START EXERCISE DATA

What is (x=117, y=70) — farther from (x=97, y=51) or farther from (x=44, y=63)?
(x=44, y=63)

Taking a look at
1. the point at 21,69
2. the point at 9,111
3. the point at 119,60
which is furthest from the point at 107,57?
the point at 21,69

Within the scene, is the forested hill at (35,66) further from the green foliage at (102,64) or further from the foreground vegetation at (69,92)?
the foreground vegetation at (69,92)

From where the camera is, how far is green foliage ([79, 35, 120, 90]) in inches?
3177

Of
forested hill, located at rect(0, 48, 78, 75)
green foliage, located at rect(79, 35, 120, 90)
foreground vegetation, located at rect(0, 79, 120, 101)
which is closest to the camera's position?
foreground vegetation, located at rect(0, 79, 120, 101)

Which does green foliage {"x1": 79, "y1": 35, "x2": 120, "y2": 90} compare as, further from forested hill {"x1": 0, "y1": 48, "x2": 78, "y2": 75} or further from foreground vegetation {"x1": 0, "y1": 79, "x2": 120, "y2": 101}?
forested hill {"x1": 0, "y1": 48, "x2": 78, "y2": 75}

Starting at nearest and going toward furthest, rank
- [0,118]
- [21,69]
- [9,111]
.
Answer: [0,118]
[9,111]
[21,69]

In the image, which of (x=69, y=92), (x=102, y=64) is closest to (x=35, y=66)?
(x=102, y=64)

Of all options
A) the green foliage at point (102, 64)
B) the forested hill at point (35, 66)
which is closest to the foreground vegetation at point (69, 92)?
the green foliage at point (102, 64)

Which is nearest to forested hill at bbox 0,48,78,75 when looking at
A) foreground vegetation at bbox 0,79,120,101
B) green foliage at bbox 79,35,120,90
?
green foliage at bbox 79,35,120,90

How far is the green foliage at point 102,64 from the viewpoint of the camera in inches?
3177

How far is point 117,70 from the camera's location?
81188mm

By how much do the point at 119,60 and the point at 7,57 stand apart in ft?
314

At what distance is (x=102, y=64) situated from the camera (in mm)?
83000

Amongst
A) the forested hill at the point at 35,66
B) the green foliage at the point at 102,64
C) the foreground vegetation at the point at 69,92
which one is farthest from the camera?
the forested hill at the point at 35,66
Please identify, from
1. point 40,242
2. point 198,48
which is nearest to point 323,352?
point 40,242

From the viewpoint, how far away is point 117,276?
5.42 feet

END EXERCISE DATA

> TASK DETAILS
Word for word, quote all of the data above.

> SOLUTION
What is (x=117, y=70) — farther from (x=97, y=51) or farther from (x=44, y=63)?
(x=44, y=63)

Taking a look at
1. the point at 21,69
2. the point at 9,111
3. the point at 119,60
which is furthest from the point at 107,57?
the point at 21,69

Within the scene, is the forested hill at (35,66) further from the green foliage at (102,64) or further from the foreground vegetation at (69,92)?
the foreground vegetation at (69,92)

From where the camera is, how far is green foliage ([79, 35, 120, 90]) in inches?
3177

Of
forested hill, located at rect(0, 48, 78, 75)
green foliage, located at rect(79, 35, 120, 90)
foreground vegetation, located at rect(0, 79, 120, 101)
which is closest to the camera's position?
foreground vegetation, located at rect(0, 79, 120, 101)

Which does green foliage {"x1": 79, "y1": 35, "x2": 120, "y2": 90} compare as, further from forested hill {"x1": 0, "y1": 48, "x2": 78, "y2": 75} or further from foreground vegetation {"x1": 0, "y1": 79, "x2": 120, "y2": 101}?
forested hill {"x1": 0, "y1": 48, "x2": 78, "y2": 75}

Starting at nearest and going toward furthest, rank
- [0,118]
- [21,69]
- [9,111]
.
Answer: [0,118]
[9,111]
[21,69]

In the image, which of (x=69, y=92), (x=102, y=64) is closest to (x=35, y=66)?
(x=102, y=64)

Of all options
A) the green foliage at point (102, 64)
B) the forested hill at point (35, 66)
which is closest to the foreground vegetation at point (69, 92)?
the green foliage at point (102, 64)

Which is nearest to forested hill at bbox 0,48,78,75 when looking at
A) foreground vegetation at bbox 0,79,120,101
B) green foliage at bbox 79,35,120,90
?
green foliage at bbox 79,35,120,90

How far is the green foliage at point 102,64 from the viewpoint of the camera in inches?
3177

How far is point 117,70 from the camera's location?
81188mm

By how much do the point at 119,60 and the point at 7,57 stand apart in ft?
314

At what distance is (x=102, y=64) situated from the camera (in mm)?
83000

Amongst
A) the forested hill at the point at 35,66
B) the green foliage at the point at 102,64
C) the foreground vegetation at the point at 69,92
which one is farthest from the camera?
the forested hill at the point at 35,66
Please identify, from
1. point 40,242
2. point 198,48
which is nearest to point 323,352?
point 40,242

From the viewpoint, how far away is point 117,276?
5.42 feet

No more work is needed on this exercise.